La bataille de Menin ou de Wervicq et Menin est une bataille se déroulant les 12 et 13 septembre 1793, lors de la Révolution française, pendant la campagne d'automne 1793 en Flandre au cours de la Guerre de la Première Coalition. Elle oppose les trente mille hommes de l'Armée du Nord commandée par le général Jean Nicolas Houchard aux treize mille hommes de l'armée de coalition. Cette armée est composée de la veldleger (armée mobile) de l'armée des États généraux des Provinces-Unies commandée par le prince héréditaire d'Orange et son frère le prince Frédéric, de détachements de cavalerie autrichienne du général Kray, appuyés par le général Johann von Beaulieu. La bataille s'achève par une victoire française due à la supériorité numérique de l'armée française. Les troupes néerlandaises subissent des pertes importantes. Le prince Frédéric reçoit à Wervicq une blessure à l'épaule dont les séquelles abrégeront précocement ses jours.

Contexte modifier

Au cours de l'été 1793, les forces de la coalition se sont scindées en plusieurs colonnes. L'armée britannique sous les ordres du Duc d'York assiège Dunkerque. Les troupes autrichiennes sous le commandement du prince de Cobourg tentent d'investir Le Quesnoy. L'armée des États (en), sous la direction du prince héréditaire, a pour charge de protéger les lignes de communication entre les deux armées alliées en gardant la rivière de la Lys. Les troupes néerlandaises[Note 1] sont principalement regroupées sur Wervicq et Menin, mais leur nombre est insuffisant pour garder la totalité des lignes de communication. Le commandant néerlandais demande à plusieurs reprises des renforts de ses alliés, sans succès. Après la bataille de Hondschoote, les Britanniques sont contraints de lever le siège de Dunkerque. Ils se replient sur Furnes, exposent ainsi le flanc droit des troupes néerlandaises qui peut être contourné à Ypres[5].

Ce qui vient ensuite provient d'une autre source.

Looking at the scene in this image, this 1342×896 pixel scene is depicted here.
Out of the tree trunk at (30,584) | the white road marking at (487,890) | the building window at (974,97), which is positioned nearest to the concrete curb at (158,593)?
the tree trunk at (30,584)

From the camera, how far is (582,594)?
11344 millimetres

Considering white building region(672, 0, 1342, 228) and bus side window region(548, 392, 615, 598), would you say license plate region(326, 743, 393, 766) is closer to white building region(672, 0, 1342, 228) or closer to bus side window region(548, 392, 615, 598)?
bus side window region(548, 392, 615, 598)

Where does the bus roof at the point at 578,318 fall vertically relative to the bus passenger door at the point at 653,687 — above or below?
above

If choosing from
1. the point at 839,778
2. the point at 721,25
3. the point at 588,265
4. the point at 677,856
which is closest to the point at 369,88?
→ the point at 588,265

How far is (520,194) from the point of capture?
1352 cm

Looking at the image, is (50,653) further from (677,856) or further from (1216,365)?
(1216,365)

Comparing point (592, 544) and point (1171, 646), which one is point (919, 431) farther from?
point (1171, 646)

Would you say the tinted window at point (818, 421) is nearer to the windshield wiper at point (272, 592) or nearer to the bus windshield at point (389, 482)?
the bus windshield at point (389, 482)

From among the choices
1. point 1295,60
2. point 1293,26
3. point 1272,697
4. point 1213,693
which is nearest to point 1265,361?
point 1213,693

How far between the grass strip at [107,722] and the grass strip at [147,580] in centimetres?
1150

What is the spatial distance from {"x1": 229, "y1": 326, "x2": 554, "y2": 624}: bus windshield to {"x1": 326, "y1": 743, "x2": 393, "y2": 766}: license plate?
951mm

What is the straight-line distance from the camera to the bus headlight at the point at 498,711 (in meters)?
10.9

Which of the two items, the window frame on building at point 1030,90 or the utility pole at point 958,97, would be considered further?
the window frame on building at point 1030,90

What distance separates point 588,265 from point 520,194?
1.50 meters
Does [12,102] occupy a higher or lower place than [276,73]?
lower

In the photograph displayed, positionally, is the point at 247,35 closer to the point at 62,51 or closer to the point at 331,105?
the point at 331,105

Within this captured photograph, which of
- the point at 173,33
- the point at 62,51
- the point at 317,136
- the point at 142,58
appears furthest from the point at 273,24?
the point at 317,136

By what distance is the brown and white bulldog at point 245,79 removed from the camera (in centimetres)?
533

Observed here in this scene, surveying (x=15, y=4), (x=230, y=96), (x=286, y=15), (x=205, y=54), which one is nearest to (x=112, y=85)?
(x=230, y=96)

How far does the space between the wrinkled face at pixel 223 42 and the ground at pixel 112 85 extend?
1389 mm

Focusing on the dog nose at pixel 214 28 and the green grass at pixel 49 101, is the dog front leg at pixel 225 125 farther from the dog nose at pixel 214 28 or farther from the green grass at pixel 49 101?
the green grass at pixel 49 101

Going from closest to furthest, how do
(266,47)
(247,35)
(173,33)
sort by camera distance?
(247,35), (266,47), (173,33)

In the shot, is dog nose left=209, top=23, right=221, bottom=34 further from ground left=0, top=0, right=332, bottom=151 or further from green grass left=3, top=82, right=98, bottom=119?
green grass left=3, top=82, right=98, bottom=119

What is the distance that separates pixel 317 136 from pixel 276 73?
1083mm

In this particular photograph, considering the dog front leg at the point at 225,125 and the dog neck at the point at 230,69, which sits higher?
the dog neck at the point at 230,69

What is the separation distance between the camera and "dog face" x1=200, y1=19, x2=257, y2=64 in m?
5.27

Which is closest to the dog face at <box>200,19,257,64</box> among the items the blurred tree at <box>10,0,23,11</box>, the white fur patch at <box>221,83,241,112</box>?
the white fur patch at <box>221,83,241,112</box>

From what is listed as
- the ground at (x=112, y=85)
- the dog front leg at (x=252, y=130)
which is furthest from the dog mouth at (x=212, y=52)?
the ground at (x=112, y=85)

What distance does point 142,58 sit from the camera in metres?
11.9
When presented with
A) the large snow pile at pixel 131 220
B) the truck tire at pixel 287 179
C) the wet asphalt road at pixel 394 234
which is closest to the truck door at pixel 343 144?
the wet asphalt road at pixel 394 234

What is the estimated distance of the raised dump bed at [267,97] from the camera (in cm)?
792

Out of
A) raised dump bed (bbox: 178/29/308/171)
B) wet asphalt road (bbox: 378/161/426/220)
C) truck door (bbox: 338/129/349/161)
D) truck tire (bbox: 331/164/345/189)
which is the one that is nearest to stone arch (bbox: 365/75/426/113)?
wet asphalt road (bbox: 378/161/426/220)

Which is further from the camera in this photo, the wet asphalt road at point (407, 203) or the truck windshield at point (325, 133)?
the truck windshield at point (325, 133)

La retraite britannique ne se transforme pas en déroute, car le général Houchard ne les poursuit pas assez énergiquement (selon les commentateurs militaires français). Il reçoit une lettre de Carnot, membre du Comité de salut public délégué aux armées lui indiquant de se diriger vers Le Quesnoy pour tenter de dégager la ville et de s'emparer de la forteresse de Tournai. Le 10 septembre, le général Houchard modifie la direction de marche de son armée, qui ne se dirige plus vers Furnes mais vers Tournai. Pour conquérir cette ville, Houchard rencontre avec son armée les troupes néerlandaises autour de Menin pour éliminer cette menace de son flanc gauche[6].

Les troupes néerlandaises se retirent d'Ypres, jugée indéfendable par manque de provisions, vers Menin et Halluin où les troupes sont concentrées. Une retraite vers Courtrai est envisagée et débute le 10 septembre. Cependant le prince héritier est informé que Cobourg a obtenu la capitulation du Quesnoy et qu'il est en mesure de détacher une force de 14 000 Autrichiens sous les ordres de Beaulieu pour renforcer les Hollandais sur la ligne de la Lys. Cette information convainc le commandant néerlandais d'annuler la retraite et de rester sur la position de la Lys[2].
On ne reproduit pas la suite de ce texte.